Why are so many seeing only side of this and then extrapolate immediately that it's purely a malicious attitude?

Many Americans simply want hard work and time to be fairly rewarded.
And it is. Unless a) You think the work of others are worth less than yours or b) You reckon you'd be paid better working somewhere else.
 

Cagey

Banned
Bullshit.

Why are so many seeing only side of this and then extrapolate immediately that it's purely a malicious attitude?

Many Americans simply want hard work and time to be fairly rewarded.
Because, per usual on GAF, an argument needs to be framed not in any rational way but in morality and character terms so posters can declare themselves morally superior and others who disagree with them morally deficient.

It's transparent and gross.
 

Stet

Banned
But this whole thing was an experiment. The CEO was trying something new. He's well aware of how things work in a normal company. Plus it's not like those in the higher positions were getting less than market value. You will make the same if you go to another company. It was bringing good publicity to the company.
You do not experiment with people's livelihoods. That is the mark of a delusional and unqualified CEO and I'm not surprised people started leaving.
 
Well you only have the information of this article. What if an old guard 80k salary salesman does 2 million a year in sales. While another salesman who was being paid 35K now makes 70k for 500k in sales and a lot of the salesmen see him as a lazy fluff.

You are telling me that you wouldn't be bitter due to being a far more efficient and harder working salesman?

At least first place would still get the Cadillac
 
You do not experiment with people's livelihoods. That is the mark of a delusional and unqualified CEO and I'm not surprised people started leaving.

Any way that people are paid for the work they do is experimentation. Do you think "market value of a worker" that's been stated by others here is a natural occurring phenomena?
 

Stet

Banned
Any way that people are paid for the work they do is experimentation. Do you think "market value of a worker" that's been stated by others here is a natural occurring phenomena?
No, you don't understand. A sudden announcement of a wage increase based on no research and with no staffing plan for the future is an experiment that could destroy a business and ruin the careers of everyone who works there. It's not noble. It's maniacal.

The spirit of the change is great. The way the CEO went about it is absurd and that's why the business is facing so many new and "unexpected" challenges.

Any proper business leader would not have allowed those challenges to be unexpected.
 

Chococat

Member
But if the work I do is more stressful, while taking on a lot more responsibility and requires a lot of experience, I would definitely want to be compensated a lot.

§ **Provided records**:
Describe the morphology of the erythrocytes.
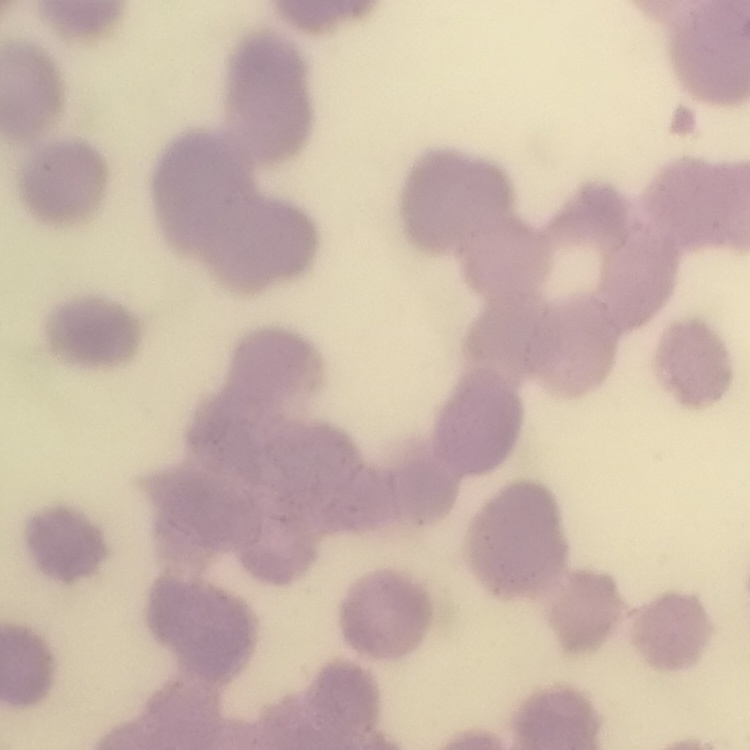

They show rouleaux formation.

stain = Field's or Giemsa
image type = one tile cut from a larger photomicrograph
preparation = thin blood smear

§ **Goal 1**: Using the forum thread on the CEO's wage increase, decide whether each statement agrees with it: (a) a poster describes a salesman who was paid 35K and now makes 70k; (b) a poster says the wage increase was based on careful research; (c) a poster says first place would still get the Cadillac. Answer yes or no for each and quote the words that decide it.
§ **Goal 2**: Continue the forum thread on the CEO's wage increase from the point where it stops.
The listing isn't needed for anything here.

§ **Expected output 1**:
(a) Yes: "another salesman who was being paid 35K now makes 70k for 500k in sales"
(b) No: "A sudden announcement of a wage increase based on no research and with no staffing plan for the future"
(c) Yes: "At least first place would still get the Cadillac"

§ **Expected output 2**:
Not direct specifically at you, but why do people assume the higher you go in rank, jobs are immediately more stressful than those below? Every worker has responsibilities and deadlines. A janitor may be unskilled, but he is still under stress and pressure to do his job in a limited amount of time a day. He still has to interact with numerous people who can order him around and change job requirement day to day. He still has responsibility, laws and goals to follow.

My point is more education/experience doesn't automatically mean the job is more stressful than a unskilled job. More required education does mean the job is automatically harder, it is just that the job requires certain knowledge. Yes, knowledge and skill should be compensated in pay, but doesn't assume janitors, cooks, secretaries, ditch diggers, field hands, line workers, construction worker, etc are working less a harder and have less stress than a "skilled person".
 
And it is. Unless a) You think the work of others are worth less than yours or b) You reckon you'd be paid better working somewhere else.
The work of others is worth less or worth more. Not all work is measured to be the same worth hence the difference in salary.
 

Loki

Count of Concision
Some real pie in the sky idealists/naive folks/communists on this board lol. And I'm all about more equitable pay.
 
Looking at the emotional response we have seen just from one company paying better has shown just how much people care about what others make. Americans do not like other people getting raises. No one here even knows these people or does business with the company but are still hoping they fail.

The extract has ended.